§ **Exercices à réaliser**
1: Dans le texte sur Jean, recopiez le passage allant de "Une page solennelle, presque" jusqu'à "chair et sang." en substituant "sanctuaire" à "temple".
2: Selon le texte sur Jean, quel âge Jean n'a-t-il pas encore atteint ?
3: Poursuivez le texte sur Jean à la suite de sa dernière phrase.

§ **Document source**
==*==
Une page solennelle, presque majestueuse, commence le récit de l’activité publique de Jésus. Une longue liste de rois et de prêtres retraçant la carte du pouvoir politique et religieux de l’époque, puis, soudain, le tournant. La parole de Dieu quitte le temple et les grandes capitales, le sacerdoce et les salles du pouvoir, et touche un jeune homme, fils de prêtre et ami du désert, du vent sans entrave, du silence vigilant, où chaque murmure atteint le cœur. Jean, qui n’a pas encore trente ans, a déjà appris que les seules vraies paroles sont celles qui deviennent chair et sang.

La parole de Dieu fut adressée dans le désert à Jean, le fils de Zacharie. Ce n’est pas l’annonceur qui porte l’annonce mais c’est elle qui le porte et le presse. Elle circulera dans toute la région du Jourdain. La parole de Dieu est toujours à la recherche d’hommes et de femmes, simples et vrais, pour créer de nouveaux commencements. Redresser, aplanir, combler… Ce jeune prophète, un peu sauvage, peint un paysage dur et difficile, qui a les traits durs et violents de l’histoire : chaque violence, chaque exclusion et injustice est un gouffre à combler. Mais il s’agit aussi de notre géographie intérieure : une carte de blessures jamais cicatrisées, d’abandons subis ou infligés, de peurs, de solitude, de manque d’amour… Il y a du travail à faire, un travail énorme : niveler et combler, devenir simple et droit. Et si je ne serai jamais une autoroute, peu importe, je serai un petit chemin au soleil.
==*==
[Questions spatiales sur des scènes]
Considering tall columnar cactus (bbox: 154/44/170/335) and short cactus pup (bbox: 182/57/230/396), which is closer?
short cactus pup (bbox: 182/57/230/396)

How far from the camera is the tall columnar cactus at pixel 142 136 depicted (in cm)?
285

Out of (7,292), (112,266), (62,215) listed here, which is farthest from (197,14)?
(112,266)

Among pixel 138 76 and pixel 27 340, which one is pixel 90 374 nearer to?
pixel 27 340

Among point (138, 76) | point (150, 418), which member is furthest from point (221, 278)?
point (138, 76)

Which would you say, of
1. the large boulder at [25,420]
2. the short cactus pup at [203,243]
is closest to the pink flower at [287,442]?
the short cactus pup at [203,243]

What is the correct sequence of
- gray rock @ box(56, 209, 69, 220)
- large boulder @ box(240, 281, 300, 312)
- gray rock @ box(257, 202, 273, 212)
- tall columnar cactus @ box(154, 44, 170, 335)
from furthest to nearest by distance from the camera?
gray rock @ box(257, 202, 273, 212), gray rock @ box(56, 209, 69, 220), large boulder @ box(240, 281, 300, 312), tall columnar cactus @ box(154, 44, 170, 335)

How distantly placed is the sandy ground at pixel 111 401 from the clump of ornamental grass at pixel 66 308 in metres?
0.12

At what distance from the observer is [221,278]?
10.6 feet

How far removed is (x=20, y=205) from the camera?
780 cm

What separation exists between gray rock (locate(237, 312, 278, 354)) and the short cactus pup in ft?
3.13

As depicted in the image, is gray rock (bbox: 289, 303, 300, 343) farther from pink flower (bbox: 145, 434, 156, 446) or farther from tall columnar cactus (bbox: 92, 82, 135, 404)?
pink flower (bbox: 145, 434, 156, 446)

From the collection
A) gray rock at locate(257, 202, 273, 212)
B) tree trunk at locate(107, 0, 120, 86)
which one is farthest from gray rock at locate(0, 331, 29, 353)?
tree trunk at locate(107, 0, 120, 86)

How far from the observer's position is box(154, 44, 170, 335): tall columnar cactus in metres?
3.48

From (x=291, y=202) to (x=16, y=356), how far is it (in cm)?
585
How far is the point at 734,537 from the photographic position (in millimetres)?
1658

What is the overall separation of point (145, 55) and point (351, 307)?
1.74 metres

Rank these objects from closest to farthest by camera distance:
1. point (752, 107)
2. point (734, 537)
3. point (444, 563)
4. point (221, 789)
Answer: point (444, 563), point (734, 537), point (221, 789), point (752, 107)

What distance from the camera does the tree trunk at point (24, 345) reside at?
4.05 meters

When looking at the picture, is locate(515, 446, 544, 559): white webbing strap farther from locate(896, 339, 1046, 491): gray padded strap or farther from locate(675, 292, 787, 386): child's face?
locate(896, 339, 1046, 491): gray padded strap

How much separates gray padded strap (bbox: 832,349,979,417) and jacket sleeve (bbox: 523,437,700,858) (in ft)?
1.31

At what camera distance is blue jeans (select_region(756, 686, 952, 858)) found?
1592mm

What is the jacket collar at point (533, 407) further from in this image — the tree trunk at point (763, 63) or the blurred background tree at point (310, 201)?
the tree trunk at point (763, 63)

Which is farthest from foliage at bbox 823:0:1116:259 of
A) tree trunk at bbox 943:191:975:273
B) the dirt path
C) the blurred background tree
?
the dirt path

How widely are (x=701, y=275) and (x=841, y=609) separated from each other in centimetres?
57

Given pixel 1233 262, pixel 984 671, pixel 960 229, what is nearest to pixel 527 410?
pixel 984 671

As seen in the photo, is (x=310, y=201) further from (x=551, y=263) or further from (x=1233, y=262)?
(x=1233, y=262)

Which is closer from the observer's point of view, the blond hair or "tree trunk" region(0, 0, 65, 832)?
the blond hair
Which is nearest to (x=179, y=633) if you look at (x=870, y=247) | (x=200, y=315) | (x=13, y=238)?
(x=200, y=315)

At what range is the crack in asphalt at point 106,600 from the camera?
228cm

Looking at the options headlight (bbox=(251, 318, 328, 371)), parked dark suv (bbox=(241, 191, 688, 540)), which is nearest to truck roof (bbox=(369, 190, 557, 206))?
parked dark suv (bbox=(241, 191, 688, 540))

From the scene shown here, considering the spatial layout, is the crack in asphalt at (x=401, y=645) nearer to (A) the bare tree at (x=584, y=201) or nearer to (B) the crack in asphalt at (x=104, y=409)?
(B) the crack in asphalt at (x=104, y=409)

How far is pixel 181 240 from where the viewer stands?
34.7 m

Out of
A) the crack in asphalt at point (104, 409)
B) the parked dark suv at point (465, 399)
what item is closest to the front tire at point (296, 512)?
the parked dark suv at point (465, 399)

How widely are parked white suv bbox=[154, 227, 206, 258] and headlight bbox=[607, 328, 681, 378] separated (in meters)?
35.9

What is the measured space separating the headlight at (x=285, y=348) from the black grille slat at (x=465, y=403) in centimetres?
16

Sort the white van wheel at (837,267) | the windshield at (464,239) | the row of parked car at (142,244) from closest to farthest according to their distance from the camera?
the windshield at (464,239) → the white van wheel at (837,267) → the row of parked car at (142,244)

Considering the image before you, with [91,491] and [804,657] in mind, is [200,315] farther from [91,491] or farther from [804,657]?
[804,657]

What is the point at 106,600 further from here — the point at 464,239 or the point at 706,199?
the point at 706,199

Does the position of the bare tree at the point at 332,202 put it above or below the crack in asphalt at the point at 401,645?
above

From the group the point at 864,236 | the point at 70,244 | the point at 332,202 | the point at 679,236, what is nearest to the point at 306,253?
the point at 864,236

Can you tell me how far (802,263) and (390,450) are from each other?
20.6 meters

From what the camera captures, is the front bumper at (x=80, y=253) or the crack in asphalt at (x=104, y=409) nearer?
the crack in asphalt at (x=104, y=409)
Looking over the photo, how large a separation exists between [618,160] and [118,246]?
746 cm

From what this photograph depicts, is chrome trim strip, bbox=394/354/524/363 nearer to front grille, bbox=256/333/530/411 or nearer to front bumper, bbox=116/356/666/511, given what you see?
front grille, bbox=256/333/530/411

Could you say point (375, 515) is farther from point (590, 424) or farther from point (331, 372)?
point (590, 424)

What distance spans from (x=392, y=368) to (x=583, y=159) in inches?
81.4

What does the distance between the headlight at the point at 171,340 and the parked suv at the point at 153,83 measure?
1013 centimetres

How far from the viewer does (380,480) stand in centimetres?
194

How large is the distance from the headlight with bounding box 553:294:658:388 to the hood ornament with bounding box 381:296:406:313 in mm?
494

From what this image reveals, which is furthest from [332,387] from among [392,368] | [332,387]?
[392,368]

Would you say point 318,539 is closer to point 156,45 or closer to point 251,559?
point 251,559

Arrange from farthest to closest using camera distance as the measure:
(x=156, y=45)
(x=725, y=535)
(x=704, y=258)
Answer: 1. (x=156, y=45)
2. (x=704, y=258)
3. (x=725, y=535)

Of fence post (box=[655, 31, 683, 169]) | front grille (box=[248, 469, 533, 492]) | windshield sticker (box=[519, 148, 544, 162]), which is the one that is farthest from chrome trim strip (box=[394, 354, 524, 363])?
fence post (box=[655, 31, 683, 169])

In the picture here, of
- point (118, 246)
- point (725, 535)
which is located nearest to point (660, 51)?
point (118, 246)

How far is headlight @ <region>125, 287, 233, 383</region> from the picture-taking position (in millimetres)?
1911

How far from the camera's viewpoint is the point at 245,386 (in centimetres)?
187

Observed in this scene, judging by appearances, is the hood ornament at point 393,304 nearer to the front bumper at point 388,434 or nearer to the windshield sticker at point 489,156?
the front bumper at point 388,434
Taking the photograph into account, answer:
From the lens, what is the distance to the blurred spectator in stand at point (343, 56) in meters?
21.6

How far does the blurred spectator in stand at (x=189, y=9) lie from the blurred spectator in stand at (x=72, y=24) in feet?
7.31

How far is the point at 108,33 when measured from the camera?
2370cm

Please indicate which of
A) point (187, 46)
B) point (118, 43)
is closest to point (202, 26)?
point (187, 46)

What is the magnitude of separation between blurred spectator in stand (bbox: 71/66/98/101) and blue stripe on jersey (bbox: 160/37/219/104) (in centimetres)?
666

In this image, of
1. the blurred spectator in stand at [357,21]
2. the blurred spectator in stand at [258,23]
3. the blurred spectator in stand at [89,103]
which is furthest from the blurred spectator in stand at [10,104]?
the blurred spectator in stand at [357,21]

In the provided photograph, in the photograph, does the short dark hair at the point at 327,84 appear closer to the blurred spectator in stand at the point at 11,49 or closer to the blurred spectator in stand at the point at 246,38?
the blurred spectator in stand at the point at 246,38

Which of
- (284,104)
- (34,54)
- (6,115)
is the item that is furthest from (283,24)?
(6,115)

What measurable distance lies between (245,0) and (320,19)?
==*==
§ **Réponses aux exercices**
1:
Une page solennelle, presque majestueuse, commence le récit de l’activité publique de Jésus. Une longue liste de rois et de prêtres retraçant la carte du pouvoir politique et religieux de l’époque, puis, soudain, le tournant. La parole de Dieu quitte le sanctuaire et les grandes capitales, le sacerdoce et les salles du pouvoir, et touche un jeune homme, fils de prêtre et ami du désert, du vent sans entrave, du silence vigilant, où chaque murmure atteint le cœur. Jean, qui n’a pas encore trente ans, a déjà appris que les seules vraies paroles sont celles qui deviennent chair et sang.

2: Trente ans.

3:
Voilà un évangile réconfortant : même si les puissants élèvent des barrières, des rideaux de mensonges, des murs aux frontières, Dieu trouve le moyen de m’atteindre et il pose sa main sur mon épaule. Rien n’arrête sa Parole. L’histoire se souvient-t-elle de ceux qui vivent dans les palais ? D’Hérode on s’en souvient car il a essayé de tuer ce Verbe fait chair, Pilate n’est connu uniquement parce qu’il l’a condamné. L’histoire ne se souvient-elle pas plutôt de celui qui se laisse habiter par le rêve de Dieu, par sa parole ?

Les derniers mots de ce passage d’évangile sont extraordinaires : tout être vivant verra le salut. Tout homme ? Oui, Dieu veut le salut de tous, et Il ne s’arrêtera pas devant des ravins ou des montagnes, devant la tortuosité de mon passé ou les lambeaux de ma vie. L’une des phrases les plus impressionnantes du Second Concile œcuménique du Vatican déclare : « Tout homme qui fait l’expérience de l’amour entre en contact avec le Mystère du Christ d’une manière que nous ne connaissons pas » (Gaudium et spes 22). Le Christ atteint tout homme et l’amour est sa voie. Et il n’y a rien d’authentiquement humain qui n’atteigne à son tour le cœur de Dieu.

Bon dimanche

Fr. Thierry, O.SS.T.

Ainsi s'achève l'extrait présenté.